As veteran catcher Miguel Montero said after the Cubs' second straight shutout loss in Game 3 of the NLCS, everybody needs to just focus on doing one good thing and then passing it on to the next guy.
"It's nine on one," Mallee said. "As an individual, you feel like you're letting your team down if you don't get a hit. Pass the baton. You can have a good at-bat even if you make an out if you saw seven pitches on the guy.
"It's the nine-on-one mentality. Just pass the baton to the next guy. Not trying to think you have to do it all yourself."
Mallee also pointed out how much different everything is in the postseason. There are no fifth starters and in some cases, there aren't even any fourth starters.

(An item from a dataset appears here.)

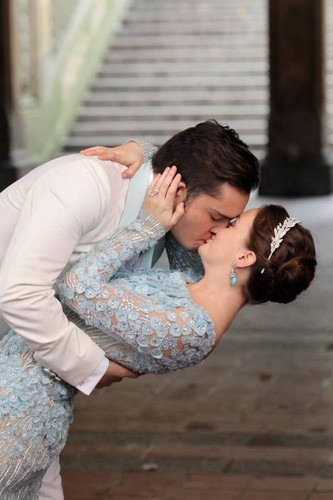 wachumba wa tevevisheni karatasi la kupamba ukuta called Chuck and Blair wedding kiss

Teams are throwing their top starters and relievers as much as possible, bringing typical late-inning guys like Indians star Andrew Miller in during the fifth inning and utilizing them for more than three outs.
"You're facing their best guys all the time," Mallee said. "You're facing better pitching: These are the better teams and you're facing the best of the better pitching."
The Cubs also aim to come out firing against the Indians with an eye on getting on the board first.
The team that scored first won eight of the Cubs' 10 postseason games, including all six in the NLCS.
"Overall, it's just to win this series - like every other - score first and win innings," manager Joe Maddon said. "You need to get on top and not have to face their better [relievers] at the end of the ballgame, otherwise you're going to be in trouble."